You probably already tried it.
Somewhere in the last 18 months, someone on your team — or maybe you — pointed a large language model at an OSS/BSS integration problem. Maybe it was a NETCONF adapter for a Nokia 7750 SR. Maybe it was an SNMP trap receiver for a Calix GPON platform. Maybe it was something simpler: a REST poller for your inventory system, or a syslog parser for a legacy Cisco device.
You gave it the MIB file. You described the target system. You asked it to generate the adapter. And it did.
The code looked right. The structure was clean. If you had shown it to a junior engineer without context, they would have said it looked solid.
And then you tried to run it in your environment.
What AI Actually Gets Right
Let me be precise about this, because the failure mode is not what most people think.

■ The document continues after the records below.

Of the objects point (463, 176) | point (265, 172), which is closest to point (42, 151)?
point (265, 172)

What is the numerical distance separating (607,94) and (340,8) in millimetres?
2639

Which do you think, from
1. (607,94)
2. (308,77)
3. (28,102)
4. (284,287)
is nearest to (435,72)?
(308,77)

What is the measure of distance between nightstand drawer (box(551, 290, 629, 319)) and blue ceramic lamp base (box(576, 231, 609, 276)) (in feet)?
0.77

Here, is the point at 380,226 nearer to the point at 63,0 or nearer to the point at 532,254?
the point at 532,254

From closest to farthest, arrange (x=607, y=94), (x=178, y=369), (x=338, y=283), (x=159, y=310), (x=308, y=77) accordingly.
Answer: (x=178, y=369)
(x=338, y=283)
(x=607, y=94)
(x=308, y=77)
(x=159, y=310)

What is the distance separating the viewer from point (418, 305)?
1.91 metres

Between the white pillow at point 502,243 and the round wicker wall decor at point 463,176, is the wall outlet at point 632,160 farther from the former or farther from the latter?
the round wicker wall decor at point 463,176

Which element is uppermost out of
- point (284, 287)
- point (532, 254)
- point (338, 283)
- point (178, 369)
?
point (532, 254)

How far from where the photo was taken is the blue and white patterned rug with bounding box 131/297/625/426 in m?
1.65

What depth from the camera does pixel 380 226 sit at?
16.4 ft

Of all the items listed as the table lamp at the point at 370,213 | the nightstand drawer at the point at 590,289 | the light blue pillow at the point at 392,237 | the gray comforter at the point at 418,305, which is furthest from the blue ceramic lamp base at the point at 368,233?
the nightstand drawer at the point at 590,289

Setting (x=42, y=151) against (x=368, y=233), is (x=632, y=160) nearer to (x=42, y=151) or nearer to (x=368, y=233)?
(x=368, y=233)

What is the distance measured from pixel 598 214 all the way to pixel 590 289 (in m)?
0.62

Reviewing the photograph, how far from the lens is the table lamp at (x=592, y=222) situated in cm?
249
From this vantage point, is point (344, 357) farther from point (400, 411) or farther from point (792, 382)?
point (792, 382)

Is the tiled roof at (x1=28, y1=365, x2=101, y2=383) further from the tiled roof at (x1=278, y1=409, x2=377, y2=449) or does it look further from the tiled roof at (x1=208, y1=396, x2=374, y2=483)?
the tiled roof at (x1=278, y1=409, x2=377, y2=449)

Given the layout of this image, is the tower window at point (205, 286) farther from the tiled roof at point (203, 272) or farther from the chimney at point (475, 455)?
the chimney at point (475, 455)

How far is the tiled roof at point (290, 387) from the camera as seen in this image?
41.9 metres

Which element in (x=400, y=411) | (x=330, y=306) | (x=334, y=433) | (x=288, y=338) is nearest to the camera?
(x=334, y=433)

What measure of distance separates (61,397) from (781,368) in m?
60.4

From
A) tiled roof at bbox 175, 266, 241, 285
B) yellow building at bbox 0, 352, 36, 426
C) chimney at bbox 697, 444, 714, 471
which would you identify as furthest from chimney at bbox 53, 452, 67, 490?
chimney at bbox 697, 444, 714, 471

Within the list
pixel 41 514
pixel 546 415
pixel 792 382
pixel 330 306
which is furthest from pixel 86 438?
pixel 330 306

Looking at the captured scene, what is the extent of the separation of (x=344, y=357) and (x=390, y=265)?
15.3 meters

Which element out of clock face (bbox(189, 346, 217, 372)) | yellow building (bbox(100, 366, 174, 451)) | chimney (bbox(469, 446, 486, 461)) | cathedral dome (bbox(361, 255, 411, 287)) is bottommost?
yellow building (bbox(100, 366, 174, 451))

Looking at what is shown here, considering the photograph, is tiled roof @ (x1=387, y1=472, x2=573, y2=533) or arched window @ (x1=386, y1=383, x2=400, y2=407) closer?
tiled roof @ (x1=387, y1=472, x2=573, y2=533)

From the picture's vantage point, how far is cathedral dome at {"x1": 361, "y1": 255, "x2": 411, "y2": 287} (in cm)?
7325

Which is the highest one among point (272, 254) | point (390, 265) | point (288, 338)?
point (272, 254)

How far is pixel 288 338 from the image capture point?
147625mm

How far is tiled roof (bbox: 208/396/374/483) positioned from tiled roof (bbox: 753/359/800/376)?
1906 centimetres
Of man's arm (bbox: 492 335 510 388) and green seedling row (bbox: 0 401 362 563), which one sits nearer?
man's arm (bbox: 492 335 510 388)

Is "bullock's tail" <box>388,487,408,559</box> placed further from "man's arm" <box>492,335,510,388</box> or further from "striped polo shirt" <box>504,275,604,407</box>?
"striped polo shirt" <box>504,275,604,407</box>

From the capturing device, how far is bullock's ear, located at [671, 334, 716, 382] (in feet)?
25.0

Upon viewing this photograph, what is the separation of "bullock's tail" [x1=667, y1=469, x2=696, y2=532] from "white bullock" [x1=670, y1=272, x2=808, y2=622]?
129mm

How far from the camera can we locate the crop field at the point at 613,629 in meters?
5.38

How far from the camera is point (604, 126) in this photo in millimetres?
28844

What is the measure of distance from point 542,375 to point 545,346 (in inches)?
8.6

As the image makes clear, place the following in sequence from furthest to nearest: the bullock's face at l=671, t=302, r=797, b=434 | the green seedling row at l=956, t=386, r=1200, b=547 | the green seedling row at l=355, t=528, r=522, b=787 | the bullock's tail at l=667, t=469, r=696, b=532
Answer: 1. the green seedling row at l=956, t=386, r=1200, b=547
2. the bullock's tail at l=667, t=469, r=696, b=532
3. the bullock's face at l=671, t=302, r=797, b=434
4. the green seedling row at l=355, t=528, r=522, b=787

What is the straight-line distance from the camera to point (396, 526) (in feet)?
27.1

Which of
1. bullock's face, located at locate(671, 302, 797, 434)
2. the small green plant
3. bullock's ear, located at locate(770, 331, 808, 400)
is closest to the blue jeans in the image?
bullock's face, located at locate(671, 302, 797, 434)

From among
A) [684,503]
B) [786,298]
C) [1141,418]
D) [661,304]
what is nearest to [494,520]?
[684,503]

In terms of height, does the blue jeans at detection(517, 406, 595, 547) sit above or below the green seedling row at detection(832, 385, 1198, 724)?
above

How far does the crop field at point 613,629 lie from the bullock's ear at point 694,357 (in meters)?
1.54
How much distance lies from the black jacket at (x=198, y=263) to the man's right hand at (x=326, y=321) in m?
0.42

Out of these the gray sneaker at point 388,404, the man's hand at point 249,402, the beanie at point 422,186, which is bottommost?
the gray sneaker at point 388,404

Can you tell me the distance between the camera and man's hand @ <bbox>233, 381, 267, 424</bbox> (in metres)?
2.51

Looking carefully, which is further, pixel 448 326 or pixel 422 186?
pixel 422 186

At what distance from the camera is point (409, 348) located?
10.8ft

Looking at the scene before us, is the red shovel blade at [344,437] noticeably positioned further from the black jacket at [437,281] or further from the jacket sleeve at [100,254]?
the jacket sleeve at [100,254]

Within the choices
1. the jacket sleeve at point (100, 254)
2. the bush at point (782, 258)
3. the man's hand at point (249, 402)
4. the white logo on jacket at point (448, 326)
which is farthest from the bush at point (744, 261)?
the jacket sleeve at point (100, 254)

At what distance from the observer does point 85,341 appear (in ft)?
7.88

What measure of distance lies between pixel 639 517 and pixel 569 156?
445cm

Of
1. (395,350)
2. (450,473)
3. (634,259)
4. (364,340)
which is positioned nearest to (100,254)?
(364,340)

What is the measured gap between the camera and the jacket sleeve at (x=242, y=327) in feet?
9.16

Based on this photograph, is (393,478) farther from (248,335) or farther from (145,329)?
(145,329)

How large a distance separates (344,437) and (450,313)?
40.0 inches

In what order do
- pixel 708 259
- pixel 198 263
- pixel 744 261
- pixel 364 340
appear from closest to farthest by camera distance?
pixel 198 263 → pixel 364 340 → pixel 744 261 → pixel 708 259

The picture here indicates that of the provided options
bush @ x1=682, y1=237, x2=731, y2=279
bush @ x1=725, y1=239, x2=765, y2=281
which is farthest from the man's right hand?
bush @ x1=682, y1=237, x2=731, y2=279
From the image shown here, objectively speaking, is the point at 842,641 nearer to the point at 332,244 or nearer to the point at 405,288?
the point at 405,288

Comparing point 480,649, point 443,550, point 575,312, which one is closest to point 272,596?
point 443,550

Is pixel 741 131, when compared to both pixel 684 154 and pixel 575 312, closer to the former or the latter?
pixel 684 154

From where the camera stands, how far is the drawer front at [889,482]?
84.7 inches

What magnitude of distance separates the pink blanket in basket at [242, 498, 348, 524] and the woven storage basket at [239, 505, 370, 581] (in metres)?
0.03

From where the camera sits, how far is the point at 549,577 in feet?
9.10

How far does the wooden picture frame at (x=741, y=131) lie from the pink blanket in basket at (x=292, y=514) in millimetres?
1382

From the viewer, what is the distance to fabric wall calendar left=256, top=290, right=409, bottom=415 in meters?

Large language models are genuinely good at generating syntactically correct code. They understand SNMP protocol structures. They can read a MIB file and produce reasonable Python. They know what a NETCONF session looks like and can scaffold a YANG model parser that compiles without errors. If you need a starting point — a template, a skeleton, a first draft — an LLM can give you one faster than any developer you have ever worked with.
That is a real capability. It is not nothing. For greenfield development in well-documented technology stacks with clear specifications, AI coding tools have genuinely changed what a small team can produce.
OSS/BSS integration in a production telecom environment is not that.
What AI Cannot Know
Here is the gap that every serious telecom engineering team discovers on first contact with AI-generated integration code: the model has no knowledge of your environment.
It does not know that your Nokia 7750 SR is running SR OS 22.10, not 23.x, and that the YANG model for ISIS adjacency changed between those releases. It does not know that your network uses a non-standard SNMP community string schema inherited from a 2019 acquisition. It does not know that your mediation layer drops packets above a certain burst rate, and that your SNMP trap receiver needs to be throttled to 200 events per second or it will overwhelm the pipeline. It does not know that your container registry requires a specific image tagging convention, or that your CI/CD pipeline has a mandatory linting gate that the generated code will not pass.
None of this is in any training dataset. It lives in your environment, in your configuration history, in the institutional memory of your network operations team. An LLM has no path to it.
The result is code that is structurally plausible but operationally ungrounded. It compiles. It might even run. But it does not run reliably in your specific environment, against your specific vendor versions, within your specific operational constraints — and finding out where it breaks requires exactly the kind of deep human expertise that you were hoping the AI would replace.
The Verification Problem
There is a second failure mode that is less obvious but equally damaging: AI-generated integration code has no way to verify its own outcomes.
A deployed integration is not complete when the container starts. It is complete when devices are appearing in inventory, when alerts are flowing through the correlation pipeline, when ticket creation is triggering on the right event types, and when the data arriving in your OSS matches what is happening on the network. Those outcomes require your systems to confirm them — and a language model has no connection to your systems.
This means that every AI-generated integration requires a human to do the verification work that the AI cannot do. Someone has to check whether the Nokia traps are actually arriving and being parsed correctly. Someone has to confirm that the Calix YANG model fields are mapping to the right inventory attributes. Someone has to watch the alert queue long enough to know whether the correlation logic is working. The AI gave you code. You still need an engineer.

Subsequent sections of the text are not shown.